+++ Excerpted passage +++

Integration with Your Services

# Example: Python integration
import requests

class AIModelClient:
    def __init__(self, base_url="http://localhost:11434"):
        self.base_url = base_url

    def generate(self, prompt, model="ai/smollm2:135M-Q4_K_M"):
        response = requests.post(
            f"{self.base_url}/api/generate",
            json={"model": model, "prompt": prompt}
        )
        return response.json()

    def chat(self, messages, model="ai/smollm2:135M-Q4_K_M"):
        response = requests.post(
            f"{self.base_url}/api/chat",
            json={"model": model, "messages": messages}
        )
        return response.json()

# Usage
client = AIModelClient()
analysis = client.generate("Analyze BTC/USDT market")

🔗 Service Integration

With Existing Trading Dashboard

# Add to your existing docker-compose.yml
services:
  your-trading-service:
    # ... your existing config
    environment:
      - MODEL_RUNNER_URL=http://docker-model-runner:11434
    depends_on:
      - docker-model-runner
    networks:
      - model-runner-network

Internal Networking

Services communicate using Docker networks:

  • http://docker-model-runner:11434 - Internal API calls
  • http://llama-cpp-server:8000 - Advanced features
  • http://model-manager:8001 - Management API

📊 Monitoring and Health Checks

Health Endpoints

# Main service health
curl http://localhost:11434/api/tags

# Metrics endpoint
curl http://localhost:9090/metrics

# Model monitor (if enabled)
curl http://localhost:9091/health
curl http://localhost:9091/models
curl http://localhost:9091/performance

Logs

# View all logs
docker-compose logs -f

# Specific service logs
docker-compose logs -f docker-model-runner
docker-compose logs -f llama-cpp-server

Performance Tuning

GPU Optimization

# Adjust GPU layers based on VRAM
GPU_LAYERS=35              # For 8GB VRAM
GPU_LAYERS=50              # For 12GB VRAM
GPU_LAYERS=65              # For 16GB+ VRAM

# CPU threading
THREADS=8                  # Match CPU cores
BATCH_SIZE=512            # Increase for better throughput

Memory Management

# Context size affects memory usage
CONTEXT_SIZE=4096         # Standard context
CONTEXT_SIZE=8192         # Larger context (more memory)

+++ Records supplied +++

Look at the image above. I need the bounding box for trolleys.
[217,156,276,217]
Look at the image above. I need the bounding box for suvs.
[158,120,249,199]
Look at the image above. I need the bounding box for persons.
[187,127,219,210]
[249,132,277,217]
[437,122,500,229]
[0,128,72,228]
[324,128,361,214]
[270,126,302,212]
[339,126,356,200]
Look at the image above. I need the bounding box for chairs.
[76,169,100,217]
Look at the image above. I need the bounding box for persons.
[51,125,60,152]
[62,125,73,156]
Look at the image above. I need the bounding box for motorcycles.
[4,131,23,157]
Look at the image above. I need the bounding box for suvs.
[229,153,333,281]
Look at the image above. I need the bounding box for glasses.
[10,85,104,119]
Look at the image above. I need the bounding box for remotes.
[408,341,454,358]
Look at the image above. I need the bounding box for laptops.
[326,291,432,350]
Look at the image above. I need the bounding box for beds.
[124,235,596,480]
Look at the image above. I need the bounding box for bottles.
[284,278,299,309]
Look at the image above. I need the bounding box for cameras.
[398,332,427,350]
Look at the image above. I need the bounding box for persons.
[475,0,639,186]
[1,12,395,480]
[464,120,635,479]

+++
+++ Records supplied +++

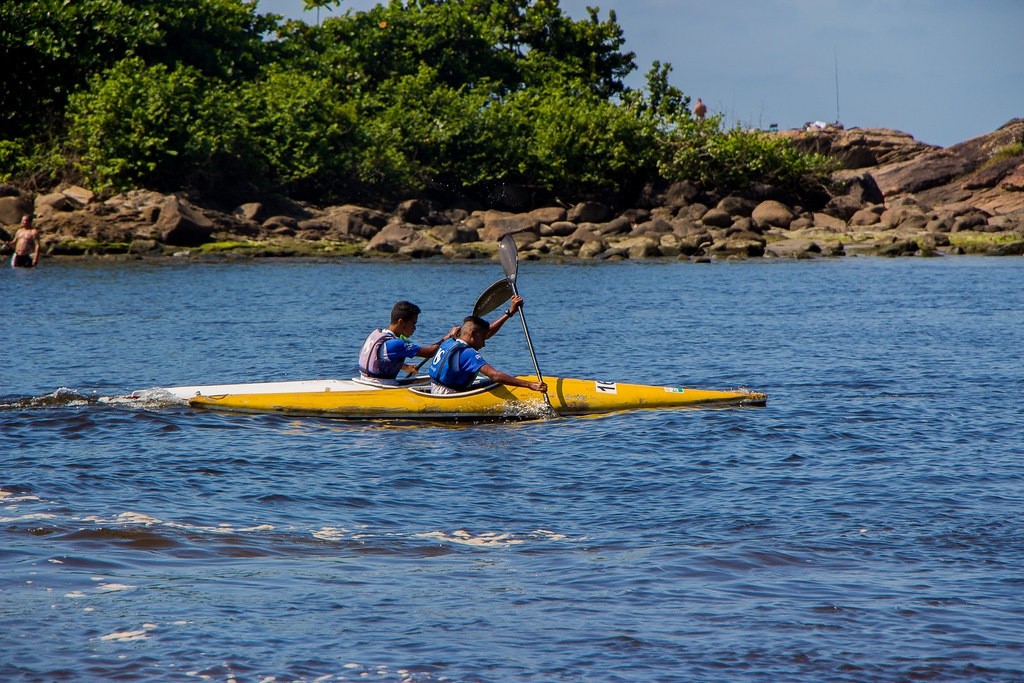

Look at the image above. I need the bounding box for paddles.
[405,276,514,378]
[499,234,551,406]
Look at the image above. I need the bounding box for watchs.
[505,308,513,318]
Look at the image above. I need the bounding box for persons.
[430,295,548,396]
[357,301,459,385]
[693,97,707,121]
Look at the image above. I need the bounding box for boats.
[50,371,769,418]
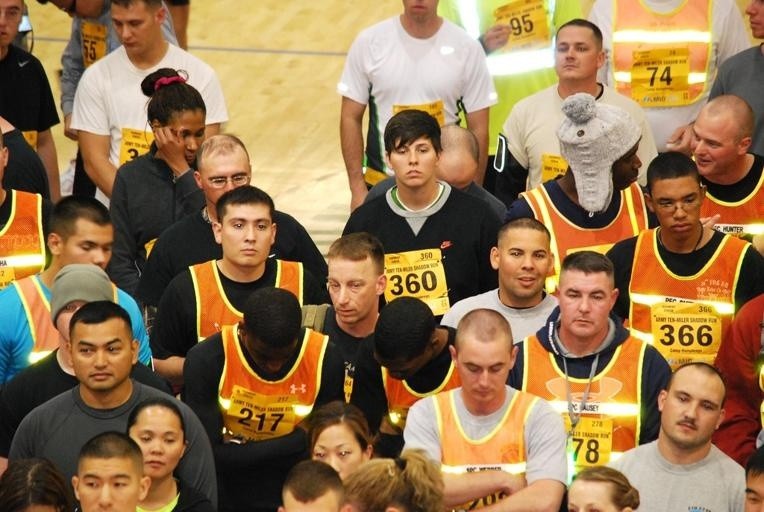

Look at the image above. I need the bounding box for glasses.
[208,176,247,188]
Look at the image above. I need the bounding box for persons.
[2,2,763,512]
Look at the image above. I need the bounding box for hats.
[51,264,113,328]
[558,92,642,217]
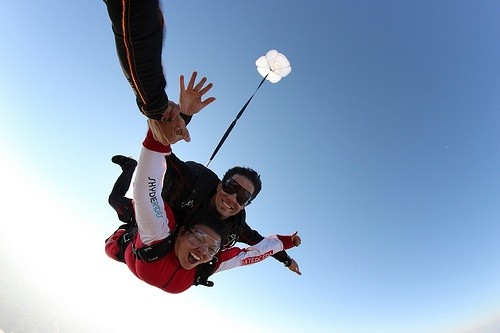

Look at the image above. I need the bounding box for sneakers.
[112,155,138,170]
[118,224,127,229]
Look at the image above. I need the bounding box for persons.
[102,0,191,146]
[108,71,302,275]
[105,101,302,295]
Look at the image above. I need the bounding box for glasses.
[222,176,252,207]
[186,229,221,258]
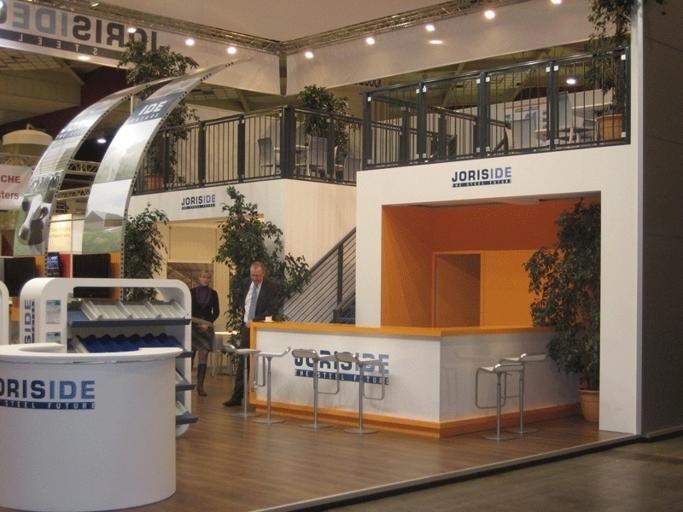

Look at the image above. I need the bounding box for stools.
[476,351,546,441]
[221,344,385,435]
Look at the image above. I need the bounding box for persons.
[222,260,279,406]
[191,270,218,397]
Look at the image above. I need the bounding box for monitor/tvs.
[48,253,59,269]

+++

● Work to be completed:
Edit the part of the Docker model runner excerpt that opens with "# Adjust GPU" and closes with "context (more memory)", replacing "VRAM" with "video memory" throughout.

● Correct output:
# Adjust GPU layers based on video memory
GPU_LAYERS=35              # For 8GB video memory
GPU_LAYERS=50              # For 12GB video memory
GPU_LAYERS=65              # For 16GB+ video memory

# CPU threading
THREADS=8                  # Match CPU cores
BATCH_SIZE=512            # Increase for better throughput

Memory Management

# Context size affects memory usage
CONTEXT_SIZE=4096         # Standard context
CONTEXT_SIZE=8192         # Larger context (more memory)